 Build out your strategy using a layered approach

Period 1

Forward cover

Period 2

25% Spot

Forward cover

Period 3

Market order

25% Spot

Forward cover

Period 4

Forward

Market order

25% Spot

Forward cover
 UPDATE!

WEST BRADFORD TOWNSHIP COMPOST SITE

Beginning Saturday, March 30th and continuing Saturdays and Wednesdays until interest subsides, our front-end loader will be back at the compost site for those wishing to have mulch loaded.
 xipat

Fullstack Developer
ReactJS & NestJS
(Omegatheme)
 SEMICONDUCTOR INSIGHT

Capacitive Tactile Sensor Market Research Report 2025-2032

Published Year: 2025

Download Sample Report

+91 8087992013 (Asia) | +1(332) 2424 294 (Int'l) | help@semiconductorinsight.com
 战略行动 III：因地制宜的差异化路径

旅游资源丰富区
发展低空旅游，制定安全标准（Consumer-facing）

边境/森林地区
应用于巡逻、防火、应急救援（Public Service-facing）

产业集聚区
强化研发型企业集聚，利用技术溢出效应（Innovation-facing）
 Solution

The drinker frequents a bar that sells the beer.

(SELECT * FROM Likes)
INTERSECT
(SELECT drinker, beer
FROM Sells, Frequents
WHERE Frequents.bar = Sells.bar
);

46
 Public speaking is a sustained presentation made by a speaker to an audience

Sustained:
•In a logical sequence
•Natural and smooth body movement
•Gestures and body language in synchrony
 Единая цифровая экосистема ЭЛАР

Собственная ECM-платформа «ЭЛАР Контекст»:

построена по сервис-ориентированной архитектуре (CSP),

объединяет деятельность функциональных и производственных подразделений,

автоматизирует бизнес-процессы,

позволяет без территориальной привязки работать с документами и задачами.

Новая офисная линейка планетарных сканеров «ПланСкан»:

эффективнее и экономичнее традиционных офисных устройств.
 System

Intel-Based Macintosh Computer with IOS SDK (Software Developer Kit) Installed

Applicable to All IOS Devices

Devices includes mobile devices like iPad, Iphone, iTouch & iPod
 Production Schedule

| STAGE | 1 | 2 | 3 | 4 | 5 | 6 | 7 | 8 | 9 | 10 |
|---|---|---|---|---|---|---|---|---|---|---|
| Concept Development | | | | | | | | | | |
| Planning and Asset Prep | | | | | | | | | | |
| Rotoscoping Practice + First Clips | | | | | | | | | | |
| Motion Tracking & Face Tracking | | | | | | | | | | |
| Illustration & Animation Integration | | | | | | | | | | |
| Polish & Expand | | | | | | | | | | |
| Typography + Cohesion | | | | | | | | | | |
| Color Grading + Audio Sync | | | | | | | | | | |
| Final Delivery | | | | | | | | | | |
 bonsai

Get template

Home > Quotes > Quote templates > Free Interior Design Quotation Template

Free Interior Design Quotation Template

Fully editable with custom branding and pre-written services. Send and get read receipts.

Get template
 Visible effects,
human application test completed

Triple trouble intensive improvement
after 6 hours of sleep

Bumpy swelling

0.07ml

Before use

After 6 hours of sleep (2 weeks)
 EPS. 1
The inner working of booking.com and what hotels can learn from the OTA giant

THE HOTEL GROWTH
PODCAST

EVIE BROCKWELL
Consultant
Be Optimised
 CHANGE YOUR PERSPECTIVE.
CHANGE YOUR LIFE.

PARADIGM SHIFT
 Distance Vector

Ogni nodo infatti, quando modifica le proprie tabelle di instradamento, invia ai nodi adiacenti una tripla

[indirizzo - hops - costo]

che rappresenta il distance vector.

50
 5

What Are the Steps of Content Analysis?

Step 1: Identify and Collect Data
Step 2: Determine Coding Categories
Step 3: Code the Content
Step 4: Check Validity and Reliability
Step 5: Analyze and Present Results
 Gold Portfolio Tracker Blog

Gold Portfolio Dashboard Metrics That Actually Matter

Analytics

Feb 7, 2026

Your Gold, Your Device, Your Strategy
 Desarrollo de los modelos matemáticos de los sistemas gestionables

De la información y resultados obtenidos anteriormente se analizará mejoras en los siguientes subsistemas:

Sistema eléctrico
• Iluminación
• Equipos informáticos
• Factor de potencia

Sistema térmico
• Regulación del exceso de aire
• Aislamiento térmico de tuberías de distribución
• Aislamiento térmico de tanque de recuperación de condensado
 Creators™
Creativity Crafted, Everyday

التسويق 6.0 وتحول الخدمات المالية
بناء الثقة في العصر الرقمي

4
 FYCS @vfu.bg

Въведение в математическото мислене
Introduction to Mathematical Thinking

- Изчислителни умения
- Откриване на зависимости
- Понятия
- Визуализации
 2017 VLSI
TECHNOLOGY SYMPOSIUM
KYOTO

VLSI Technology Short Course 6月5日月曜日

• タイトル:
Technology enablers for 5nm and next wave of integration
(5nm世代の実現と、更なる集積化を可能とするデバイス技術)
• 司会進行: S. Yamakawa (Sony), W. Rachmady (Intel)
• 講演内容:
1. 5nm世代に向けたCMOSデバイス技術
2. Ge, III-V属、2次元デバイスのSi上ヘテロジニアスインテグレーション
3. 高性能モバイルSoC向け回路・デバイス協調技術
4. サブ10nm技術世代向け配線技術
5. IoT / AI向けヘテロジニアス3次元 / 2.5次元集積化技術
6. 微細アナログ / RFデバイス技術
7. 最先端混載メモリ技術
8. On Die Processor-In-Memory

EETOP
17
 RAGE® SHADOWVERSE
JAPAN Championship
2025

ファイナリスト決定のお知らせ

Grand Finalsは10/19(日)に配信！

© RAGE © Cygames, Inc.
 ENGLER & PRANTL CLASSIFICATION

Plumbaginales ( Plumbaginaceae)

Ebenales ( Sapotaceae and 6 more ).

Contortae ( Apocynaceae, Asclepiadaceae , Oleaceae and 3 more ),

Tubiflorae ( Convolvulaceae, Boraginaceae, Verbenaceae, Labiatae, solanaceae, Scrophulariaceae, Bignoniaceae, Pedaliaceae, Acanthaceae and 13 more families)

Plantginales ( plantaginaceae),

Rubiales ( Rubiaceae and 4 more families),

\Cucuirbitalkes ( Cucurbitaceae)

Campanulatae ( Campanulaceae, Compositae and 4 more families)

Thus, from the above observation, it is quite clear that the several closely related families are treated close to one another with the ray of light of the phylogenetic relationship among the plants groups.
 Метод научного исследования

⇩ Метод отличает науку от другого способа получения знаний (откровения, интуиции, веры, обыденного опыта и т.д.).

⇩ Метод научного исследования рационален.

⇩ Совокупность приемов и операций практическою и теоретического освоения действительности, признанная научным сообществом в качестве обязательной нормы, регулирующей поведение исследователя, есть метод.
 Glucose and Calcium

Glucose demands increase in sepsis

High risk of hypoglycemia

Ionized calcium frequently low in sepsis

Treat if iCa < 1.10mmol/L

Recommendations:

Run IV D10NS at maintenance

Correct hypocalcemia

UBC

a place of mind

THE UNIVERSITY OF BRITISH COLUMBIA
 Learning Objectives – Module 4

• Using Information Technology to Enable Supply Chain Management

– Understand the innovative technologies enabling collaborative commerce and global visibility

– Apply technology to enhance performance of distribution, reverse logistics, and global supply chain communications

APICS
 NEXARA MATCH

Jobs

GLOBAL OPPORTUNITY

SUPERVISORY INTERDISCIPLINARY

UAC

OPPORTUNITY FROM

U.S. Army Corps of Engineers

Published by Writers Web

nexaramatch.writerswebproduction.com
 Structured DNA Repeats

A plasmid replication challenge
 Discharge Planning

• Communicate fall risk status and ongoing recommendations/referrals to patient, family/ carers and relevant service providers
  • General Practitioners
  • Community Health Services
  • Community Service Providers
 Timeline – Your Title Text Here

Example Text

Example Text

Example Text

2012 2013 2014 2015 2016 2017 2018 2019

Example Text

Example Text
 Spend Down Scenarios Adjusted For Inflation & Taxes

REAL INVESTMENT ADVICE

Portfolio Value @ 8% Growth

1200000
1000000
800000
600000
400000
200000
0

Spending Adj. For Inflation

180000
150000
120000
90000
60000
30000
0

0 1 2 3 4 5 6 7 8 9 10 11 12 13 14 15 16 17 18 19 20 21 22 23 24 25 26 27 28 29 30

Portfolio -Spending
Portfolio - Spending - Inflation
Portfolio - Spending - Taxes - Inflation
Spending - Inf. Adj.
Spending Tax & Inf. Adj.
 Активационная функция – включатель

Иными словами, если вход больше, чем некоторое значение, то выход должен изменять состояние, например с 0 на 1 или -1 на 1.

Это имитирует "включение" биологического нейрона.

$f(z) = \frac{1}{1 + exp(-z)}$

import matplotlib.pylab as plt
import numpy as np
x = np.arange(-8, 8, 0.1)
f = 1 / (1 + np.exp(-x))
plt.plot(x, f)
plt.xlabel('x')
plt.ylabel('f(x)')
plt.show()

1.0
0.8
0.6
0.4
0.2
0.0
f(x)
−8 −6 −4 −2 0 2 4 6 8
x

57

--

### Task description:
Please reproduce the line containing "plt.xlabel('x')" and each line after it to the end of the listing, exactly, with nothing added or left out.

### Exercise output:
plt.xlabel('x')
plt.ylabel('f(x)')
plt.show()

1.0
0.8
0.6
0.4
0.2
0.0
f(x)
−8 −6 −4 −2 0 2 4 6 8
x

57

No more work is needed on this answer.